= Text shown =
Luisa Yanez, an interactive reporter with The Miami Herald, helped create a social networking site for people like Iturralde to connect and cope with their experiences. She said it has helped Pedro Pans tell their stories and find the people they met more than 50 years ago.

“Its therapy and closure and finding new friends,” Yanez said. “It does a million things that we didn’t think of when we created it.”

Yanez said the network, called Operation Pedro Pan, was created in 2009 for the 50th anniversary of the airlift. George Guarch, the arbitrator between the U.S. authorities and Cuban children, collected a comprehensive, hand-written list of names at Miami International Airport. The list was saved and housed at Barry University in Miami. After three months of work, The Miami Herald launched a searchable directory of names where people could connect with each other by sharing stories and photos.

“We are trying to create our own Ellis Island record for Cuban exiles,” Yanez said. “The database has taken on a life of its own and become a town center for all these Pedro Pans from across the country to find each other.”

A profile page on the site offers a Pedro Pan’s name, date of birth and the day they arrived in Miami. The site has 1,511 registered Pedro Pans and has been viewed nearly 3 million times.

Eloisa Echazabal, an assistant to the president in the medical campus of Miami Dade College, helped Yanez create the database. She said the event is a vital part of Cuban history and more people have learned about the airlift since the 50th anniversary and the website’s launch.

“This is a way for people to learn about this important part of history of Cuba and the U.S.,” said Echazabel, 63, of Miami, who is also a Pedro Pan. “And to learn how beautiful freedom is and when they loose it bad things can happen.”

Echazabel landed in Miami in 1961 when she was 13-years-old. She said the website also helps Pedro Pans piece together the details of their experiences, which can be hazy since the ages of the children varied drastically.

“There are 14,000 different types of stories,” Echazabel said. “I just learned to live through it, but I did cry many evenings and there is a lot of stuff I don’t remember anymore.”

Yanez said the network is the second of its kind in modern history. She said the only similar forum was created for Jews who escaped from Germany during World War II.

“There is an emotional hook to this database,” Yanez said. “Being a Pedro Pan, you are always a Pedro Pan, and that horrible experience marks you for life.”

Iturralde went back to Cuba four times, the last time in 1980 after her grandmother died. She said before she returned for the first time in 1979, she had a reoccurring dream that her body flew back to the island.

“I used to dream that I was floating down and landing in Havana,” Iturralde said. “It was my return, and I after I went I knew there was no way I can live there under this system. I never had the dream again.”

= Tasks to complete =
**A.** Revise the passage of the Pedro Pan article starting at "Iturralde went back" and ending at "to the island.", replacing "grandmother" with "grandfather".
**B.** Does the Pedro Pan article support each statement? (i) The network was created in 2009 for the 50th anniversary of the airlift. (ii) The site has more than 2,000 registered Pedro Pans. (iii) Iturralde kept having her floating dream after she first returned to Cuba.
The rows are not needed.

= Record excerpts =
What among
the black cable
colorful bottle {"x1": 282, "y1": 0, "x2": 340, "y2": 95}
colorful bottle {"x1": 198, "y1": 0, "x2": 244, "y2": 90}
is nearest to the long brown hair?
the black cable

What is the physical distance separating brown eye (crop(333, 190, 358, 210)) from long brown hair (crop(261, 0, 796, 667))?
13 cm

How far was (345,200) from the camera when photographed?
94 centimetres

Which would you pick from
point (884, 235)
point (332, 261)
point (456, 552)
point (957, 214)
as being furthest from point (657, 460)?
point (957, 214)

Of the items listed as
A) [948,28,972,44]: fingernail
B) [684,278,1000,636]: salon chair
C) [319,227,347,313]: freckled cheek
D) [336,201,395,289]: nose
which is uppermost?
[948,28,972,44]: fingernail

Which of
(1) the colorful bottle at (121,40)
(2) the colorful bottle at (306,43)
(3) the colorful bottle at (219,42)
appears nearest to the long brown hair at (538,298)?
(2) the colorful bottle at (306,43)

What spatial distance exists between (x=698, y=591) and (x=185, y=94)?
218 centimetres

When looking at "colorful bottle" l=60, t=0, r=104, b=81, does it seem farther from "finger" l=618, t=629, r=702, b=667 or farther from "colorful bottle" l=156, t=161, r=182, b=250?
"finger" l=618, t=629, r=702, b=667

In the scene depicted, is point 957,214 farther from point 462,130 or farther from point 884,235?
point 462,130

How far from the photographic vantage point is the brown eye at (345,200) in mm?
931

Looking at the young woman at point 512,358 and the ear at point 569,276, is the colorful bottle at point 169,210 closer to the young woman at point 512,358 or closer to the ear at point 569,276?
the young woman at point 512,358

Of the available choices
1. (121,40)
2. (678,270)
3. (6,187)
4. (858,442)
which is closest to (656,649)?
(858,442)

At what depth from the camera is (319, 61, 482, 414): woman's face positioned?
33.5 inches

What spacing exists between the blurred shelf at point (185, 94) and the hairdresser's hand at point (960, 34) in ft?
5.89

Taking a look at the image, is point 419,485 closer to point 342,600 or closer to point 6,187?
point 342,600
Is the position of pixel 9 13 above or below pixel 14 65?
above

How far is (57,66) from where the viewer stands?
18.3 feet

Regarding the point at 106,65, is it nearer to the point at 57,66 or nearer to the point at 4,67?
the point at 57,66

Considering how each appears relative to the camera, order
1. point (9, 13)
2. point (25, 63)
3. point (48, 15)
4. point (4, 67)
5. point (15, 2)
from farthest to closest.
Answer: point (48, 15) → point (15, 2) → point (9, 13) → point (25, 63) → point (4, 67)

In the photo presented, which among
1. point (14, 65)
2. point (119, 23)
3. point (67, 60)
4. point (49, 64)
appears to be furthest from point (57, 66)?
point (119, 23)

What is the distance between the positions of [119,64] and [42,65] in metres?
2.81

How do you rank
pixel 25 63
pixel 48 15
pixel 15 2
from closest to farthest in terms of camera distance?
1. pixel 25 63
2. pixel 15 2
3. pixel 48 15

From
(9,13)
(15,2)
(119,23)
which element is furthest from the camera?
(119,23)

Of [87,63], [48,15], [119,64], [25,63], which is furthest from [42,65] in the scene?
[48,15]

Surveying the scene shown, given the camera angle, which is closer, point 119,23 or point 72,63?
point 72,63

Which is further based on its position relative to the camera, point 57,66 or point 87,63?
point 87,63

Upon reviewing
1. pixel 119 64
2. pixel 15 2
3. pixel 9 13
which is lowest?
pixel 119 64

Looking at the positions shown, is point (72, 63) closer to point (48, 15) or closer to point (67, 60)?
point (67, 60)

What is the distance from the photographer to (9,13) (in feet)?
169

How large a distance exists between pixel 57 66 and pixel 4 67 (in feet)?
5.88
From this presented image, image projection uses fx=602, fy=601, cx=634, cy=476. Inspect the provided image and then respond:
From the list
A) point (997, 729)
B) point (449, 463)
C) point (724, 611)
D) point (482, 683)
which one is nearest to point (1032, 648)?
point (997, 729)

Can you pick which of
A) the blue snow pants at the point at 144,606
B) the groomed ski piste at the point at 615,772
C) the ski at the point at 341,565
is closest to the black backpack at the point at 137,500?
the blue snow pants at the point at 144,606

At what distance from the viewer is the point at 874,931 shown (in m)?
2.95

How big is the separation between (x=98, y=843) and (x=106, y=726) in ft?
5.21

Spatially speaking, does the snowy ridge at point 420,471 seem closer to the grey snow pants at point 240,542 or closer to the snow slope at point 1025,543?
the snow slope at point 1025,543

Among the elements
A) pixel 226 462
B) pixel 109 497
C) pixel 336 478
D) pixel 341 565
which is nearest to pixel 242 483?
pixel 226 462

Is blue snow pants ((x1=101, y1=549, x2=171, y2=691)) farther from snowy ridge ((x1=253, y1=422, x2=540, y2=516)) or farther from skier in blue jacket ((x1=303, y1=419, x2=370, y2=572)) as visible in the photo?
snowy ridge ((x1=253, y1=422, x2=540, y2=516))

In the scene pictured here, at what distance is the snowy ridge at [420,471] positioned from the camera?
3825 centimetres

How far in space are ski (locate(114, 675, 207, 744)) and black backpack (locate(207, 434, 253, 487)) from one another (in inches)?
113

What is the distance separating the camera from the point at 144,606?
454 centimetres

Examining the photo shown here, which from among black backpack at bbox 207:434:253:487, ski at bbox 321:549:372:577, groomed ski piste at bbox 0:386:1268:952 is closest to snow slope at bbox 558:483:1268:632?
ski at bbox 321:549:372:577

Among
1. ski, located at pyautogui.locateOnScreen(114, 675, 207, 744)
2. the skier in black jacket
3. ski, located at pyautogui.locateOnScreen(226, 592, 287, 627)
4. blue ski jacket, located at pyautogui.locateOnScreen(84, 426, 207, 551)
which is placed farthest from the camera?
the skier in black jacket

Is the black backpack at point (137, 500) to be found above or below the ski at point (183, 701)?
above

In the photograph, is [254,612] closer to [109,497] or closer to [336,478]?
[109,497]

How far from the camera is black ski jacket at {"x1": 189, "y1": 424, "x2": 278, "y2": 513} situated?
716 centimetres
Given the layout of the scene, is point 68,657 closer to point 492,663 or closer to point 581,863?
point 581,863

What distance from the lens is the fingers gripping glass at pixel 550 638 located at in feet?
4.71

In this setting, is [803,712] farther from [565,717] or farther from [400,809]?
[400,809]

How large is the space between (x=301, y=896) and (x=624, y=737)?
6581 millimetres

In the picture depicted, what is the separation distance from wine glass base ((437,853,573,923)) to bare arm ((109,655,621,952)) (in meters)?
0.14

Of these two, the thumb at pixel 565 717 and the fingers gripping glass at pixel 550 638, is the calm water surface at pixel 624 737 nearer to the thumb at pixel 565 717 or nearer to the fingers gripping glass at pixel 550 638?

= Solutions to each task =
**A.**
Iturralde went back to Cuba four times, the last time in 1980 after her grandfather died. She said before she returned for the first time in 1979, she had a reoccurring dream that her body flew back to the island.

**B.**
(i) Yes: "was created in 2009 for the 50th anniversary of the airlift"
(ii) No: "The site has 1,511 registered Pedro Pans"
(iii) No: "I never had the dream again."